▼

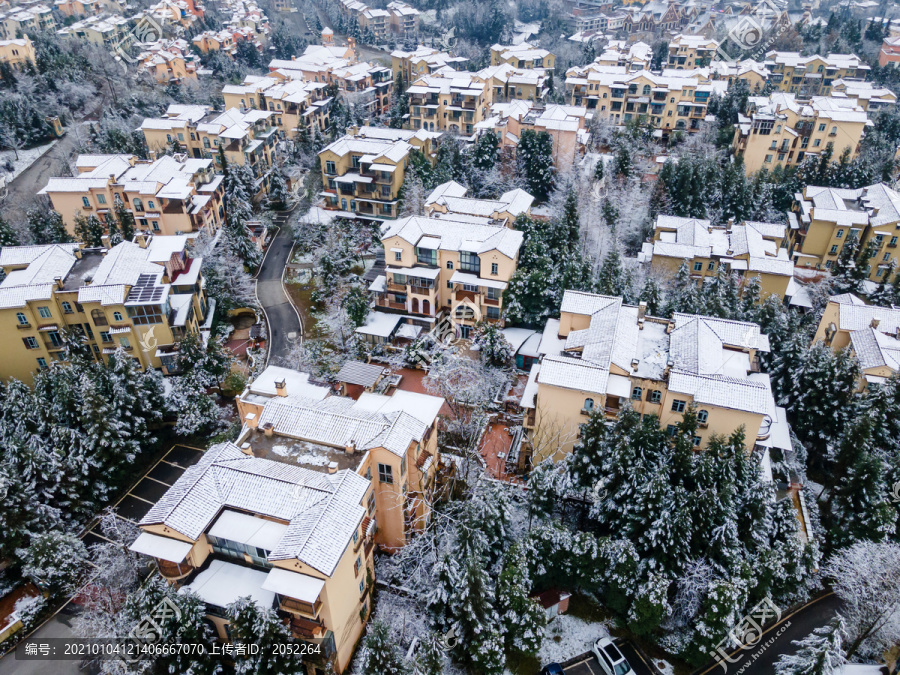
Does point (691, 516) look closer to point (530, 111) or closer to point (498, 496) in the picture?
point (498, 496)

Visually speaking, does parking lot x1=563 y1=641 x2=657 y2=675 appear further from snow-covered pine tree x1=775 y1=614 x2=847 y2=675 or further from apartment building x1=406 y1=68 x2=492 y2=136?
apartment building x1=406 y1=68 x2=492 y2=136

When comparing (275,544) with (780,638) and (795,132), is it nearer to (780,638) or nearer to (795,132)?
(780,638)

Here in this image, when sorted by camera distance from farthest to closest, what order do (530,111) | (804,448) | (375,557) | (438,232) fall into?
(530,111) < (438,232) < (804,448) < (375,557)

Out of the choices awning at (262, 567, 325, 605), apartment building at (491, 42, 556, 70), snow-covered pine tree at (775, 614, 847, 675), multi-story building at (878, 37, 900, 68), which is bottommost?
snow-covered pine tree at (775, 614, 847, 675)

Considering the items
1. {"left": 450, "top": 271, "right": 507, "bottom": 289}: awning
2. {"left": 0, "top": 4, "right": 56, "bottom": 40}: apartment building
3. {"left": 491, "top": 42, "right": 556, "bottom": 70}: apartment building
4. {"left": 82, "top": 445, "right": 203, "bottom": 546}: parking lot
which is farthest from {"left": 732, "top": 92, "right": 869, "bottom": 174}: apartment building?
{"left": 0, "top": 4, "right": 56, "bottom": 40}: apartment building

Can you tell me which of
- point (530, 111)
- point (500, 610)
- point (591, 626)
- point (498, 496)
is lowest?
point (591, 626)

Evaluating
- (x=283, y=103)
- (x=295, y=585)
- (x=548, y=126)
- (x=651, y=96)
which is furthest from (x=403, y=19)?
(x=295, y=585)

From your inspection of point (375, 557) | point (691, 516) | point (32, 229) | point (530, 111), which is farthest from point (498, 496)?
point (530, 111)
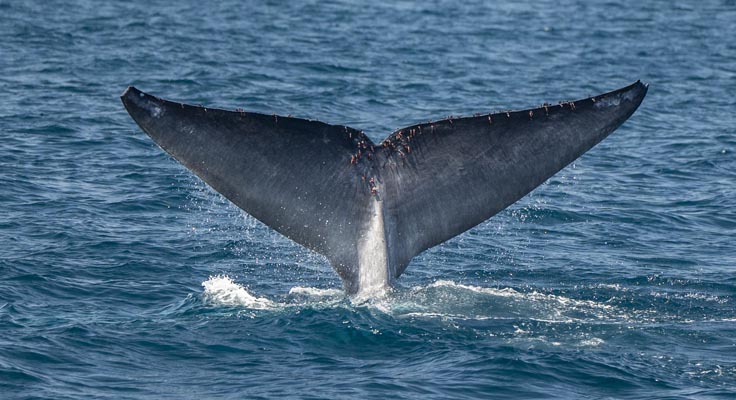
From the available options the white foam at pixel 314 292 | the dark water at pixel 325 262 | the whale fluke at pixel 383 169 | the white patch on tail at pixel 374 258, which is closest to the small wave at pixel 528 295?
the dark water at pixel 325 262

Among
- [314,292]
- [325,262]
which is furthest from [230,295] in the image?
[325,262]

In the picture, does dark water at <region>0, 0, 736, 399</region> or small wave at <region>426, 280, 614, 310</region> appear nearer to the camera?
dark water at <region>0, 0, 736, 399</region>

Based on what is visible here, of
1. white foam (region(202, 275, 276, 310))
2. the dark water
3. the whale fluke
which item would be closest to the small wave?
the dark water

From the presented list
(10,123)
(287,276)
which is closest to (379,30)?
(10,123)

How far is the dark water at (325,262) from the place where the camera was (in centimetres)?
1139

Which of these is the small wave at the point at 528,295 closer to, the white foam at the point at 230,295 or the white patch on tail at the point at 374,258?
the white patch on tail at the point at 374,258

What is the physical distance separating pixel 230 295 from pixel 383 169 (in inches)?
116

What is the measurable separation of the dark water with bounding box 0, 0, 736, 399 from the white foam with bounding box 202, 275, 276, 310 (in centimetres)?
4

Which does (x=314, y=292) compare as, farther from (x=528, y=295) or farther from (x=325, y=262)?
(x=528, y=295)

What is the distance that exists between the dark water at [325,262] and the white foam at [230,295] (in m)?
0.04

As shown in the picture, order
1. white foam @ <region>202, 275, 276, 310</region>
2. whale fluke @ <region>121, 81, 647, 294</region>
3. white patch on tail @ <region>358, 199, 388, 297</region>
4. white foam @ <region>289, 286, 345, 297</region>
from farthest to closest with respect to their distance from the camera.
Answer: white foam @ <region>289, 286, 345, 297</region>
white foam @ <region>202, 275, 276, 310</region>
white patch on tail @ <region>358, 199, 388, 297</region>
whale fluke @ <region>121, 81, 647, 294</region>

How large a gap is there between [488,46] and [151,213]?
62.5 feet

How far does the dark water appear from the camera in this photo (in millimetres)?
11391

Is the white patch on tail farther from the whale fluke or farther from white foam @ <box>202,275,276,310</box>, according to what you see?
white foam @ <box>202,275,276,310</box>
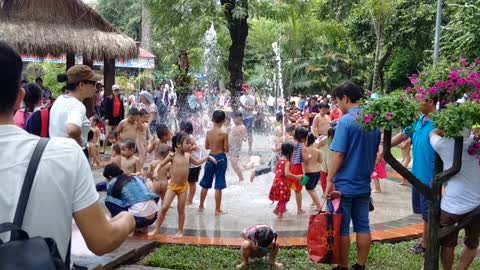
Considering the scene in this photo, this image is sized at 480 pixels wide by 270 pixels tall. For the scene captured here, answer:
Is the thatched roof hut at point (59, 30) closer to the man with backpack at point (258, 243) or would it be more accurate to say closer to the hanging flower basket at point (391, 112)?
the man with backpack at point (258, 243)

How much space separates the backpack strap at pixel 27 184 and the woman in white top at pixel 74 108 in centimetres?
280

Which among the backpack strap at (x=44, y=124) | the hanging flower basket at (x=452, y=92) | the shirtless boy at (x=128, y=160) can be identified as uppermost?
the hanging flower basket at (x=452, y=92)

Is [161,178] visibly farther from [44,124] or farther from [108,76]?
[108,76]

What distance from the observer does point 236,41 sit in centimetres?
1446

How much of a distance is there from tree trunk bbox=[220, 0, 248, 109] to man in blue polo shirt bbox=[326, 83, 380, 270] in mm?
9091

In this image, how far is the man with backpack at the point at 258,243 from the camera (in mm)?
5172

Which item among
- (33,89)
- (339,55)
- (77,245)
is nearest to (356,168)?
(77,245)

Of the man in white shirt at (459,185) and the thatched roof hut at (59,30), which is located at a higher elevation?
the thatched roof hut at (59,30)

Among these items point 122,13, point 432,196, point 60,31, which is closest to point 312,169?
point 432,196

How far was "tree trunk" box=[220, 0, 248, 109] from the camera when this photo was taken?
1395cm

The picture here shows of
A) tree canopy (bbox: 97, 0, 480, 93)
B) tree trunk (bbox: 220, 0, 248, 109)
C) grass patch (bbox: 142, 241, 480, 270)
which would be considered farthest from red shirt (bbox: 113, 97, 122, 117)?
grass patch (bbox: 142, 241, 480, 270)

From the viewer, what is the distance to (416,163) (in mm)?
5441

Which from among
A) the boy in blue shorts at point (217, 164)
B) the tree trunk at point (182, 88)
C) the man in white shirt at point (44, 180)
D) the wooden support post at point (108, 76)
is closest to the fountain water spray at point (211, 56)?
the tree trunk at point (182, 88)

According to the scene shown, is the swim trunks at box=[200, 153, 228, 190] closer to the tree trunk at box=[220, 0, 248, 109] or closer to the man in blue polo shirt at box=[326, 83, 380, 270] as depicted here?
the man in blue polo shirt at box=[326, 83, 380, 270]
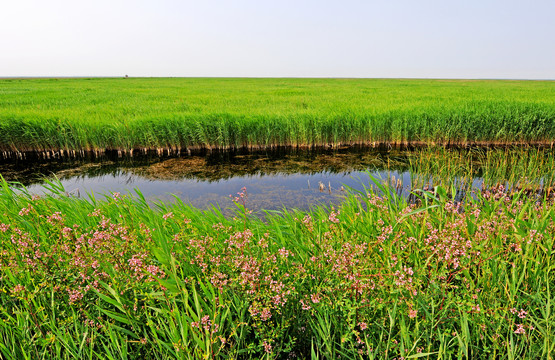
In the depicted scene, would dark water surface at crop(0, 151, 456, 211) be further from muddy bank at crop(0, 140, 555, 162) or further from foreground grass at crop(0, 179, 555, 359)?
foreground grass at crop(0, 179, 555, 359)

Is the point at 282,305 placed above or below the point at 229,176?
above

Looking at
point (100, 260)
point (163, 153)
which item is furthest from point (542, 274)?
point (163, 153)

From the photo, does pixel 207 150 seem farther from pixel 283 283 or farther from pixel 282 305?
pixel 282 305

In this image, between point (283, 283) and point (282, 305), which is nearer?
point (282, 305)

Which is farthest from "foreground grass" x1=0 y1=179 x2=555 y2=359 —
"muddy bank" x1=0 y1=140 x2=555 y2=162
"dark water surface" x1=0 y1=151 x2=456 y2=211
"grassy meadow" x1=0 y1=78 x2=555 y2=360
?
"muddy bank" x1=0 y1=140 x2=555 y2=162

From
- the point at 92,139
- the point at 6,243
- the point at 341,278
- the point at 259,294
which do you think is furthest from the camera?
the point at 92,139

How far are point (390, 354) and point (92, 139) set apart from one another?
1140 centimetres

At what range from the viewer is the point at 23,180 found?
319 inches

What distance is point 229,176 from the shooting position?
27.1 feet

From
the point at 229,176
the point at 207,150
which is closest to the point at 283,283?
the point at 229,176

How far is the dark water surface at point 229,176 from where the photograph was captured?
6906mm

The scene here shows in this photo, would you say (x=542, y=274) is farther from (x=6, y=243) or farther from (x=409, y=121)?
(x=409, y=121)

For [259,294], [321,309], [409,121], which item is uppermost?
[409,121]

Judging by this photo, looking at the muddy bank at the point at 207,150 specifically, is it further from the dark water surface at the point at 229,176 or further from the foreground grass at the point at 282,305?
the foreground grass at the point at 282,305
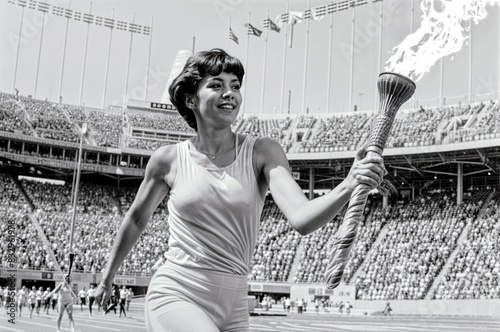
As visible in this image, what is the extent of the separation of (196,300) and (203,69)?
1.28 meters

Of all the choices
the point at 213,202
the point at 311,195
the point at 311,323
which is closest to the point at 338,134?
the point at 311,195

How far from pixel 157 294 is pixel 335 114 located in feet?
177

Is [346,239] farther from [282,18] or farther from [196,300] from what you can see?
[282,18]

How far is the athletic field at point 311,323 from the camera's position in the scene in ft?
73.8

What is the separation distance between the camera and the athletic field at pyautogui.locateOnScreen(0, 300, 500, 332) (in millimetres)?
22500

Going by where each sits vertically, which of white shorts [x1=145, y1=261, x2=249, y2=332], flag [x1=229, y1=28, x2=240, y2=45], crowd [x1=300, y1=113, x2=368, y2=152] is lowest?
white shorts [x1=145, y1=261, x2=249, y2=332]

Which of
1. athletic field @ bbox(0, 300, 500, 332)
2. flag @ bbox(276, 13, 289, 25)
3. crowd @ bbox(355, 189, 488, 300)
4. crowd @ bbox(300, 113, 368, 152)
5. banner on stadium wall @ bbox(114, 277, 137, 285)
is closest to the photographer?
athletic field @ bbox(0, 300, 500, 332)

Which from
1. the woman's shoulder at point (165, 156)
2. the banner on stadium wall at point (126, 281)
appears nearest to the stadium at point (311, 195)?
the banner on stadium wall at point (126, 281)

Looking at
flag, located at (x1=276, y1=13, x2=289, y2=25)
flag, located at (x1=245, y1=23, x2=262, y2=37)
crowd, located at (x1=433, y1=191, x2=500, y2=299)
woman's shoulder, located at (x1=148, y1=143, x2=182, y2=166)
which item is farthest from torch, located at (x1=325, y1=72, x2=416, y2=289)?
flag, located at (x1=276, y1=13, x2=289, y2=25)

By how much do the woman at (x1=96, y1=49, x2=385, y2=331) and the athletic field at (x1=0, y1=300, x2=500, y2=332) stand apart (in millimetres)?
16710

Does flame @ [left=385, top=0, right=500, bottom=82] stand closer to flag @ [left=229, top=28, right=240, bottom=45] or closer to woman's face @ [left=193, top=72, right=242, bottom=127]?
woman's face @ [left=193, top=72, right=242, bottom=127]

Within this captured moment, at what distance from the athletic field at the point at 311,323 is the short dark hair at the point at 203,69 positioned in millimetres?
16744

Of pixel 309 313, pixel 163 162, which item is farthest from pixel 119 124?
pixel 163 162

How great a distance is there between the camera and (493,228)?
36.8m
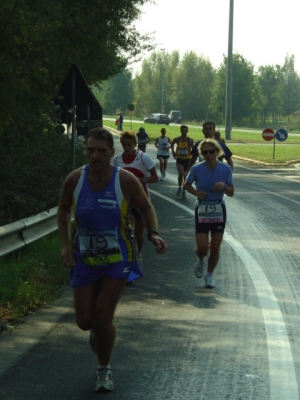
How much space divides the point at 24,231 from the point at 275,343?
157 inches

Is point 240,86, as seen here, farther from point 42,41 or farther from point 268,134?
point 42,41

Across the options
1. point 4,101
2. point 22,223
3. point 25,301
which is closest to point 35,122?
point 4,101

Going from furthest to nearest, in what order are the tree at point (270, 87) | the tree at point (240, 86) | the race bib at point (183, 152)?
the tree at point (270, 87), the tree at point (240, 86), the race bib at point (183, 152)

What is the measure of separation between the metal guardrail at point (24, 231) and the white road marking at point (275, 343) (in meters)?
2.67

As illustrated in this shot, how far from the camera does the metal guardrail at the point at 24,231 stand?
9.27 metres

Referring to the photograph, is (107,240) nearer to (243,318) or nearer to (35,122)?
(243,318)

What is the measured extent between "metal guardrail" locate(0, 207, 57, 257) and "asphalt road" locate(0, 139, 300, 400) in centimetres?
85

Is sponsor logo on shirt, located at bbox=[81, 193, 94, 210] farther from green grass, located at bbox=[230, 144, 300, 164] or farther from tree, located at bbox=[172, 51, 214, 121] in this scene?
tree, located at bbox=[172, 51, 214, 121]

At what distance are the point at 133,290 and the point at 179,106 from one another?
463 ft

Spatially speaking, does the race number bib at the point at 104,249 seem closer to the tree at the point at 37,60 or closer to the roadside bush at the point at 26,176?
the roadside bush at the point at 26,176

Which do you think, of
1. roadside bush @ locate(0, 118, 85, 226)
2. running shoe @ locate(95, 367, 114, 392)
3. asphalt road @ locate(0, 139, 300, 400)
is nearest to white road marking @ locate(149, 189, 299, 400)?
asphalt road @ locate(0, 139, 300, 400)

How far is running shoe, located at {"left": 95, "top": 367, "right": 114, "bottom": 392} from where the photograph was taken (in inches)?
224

▲

(YOUR OBJECTIVE)
Retype exactly, please, each line from the line that contains "Spatially speaking, does" through the last line of the entries above, with nothing added.

(EXERCISE RESULT)
Spatially speaking, does the race number bib at the point at 104,249 seem closer to the tree at the point at 37,60 or closer to the roadside bush at the point at 26,176?
the roadside bush at the point at 26,176

Which do you think, of
1. roadside bush @ locate(0, 118, 85, 226)
2. running shoe @ locate(95, 367, 114, 392)
3. asphalt road @ locate(0, 139, 300, 400)
is nearest to white road marking @ locate(149, 189, 299, 400)?
asphalt road @ locate(0, 139, 300, 400)

How far is running shoe, located at {"left": 95, "top": 367, "right": 114, "bottom": 392} from where the photograph was taken (in inches)?
224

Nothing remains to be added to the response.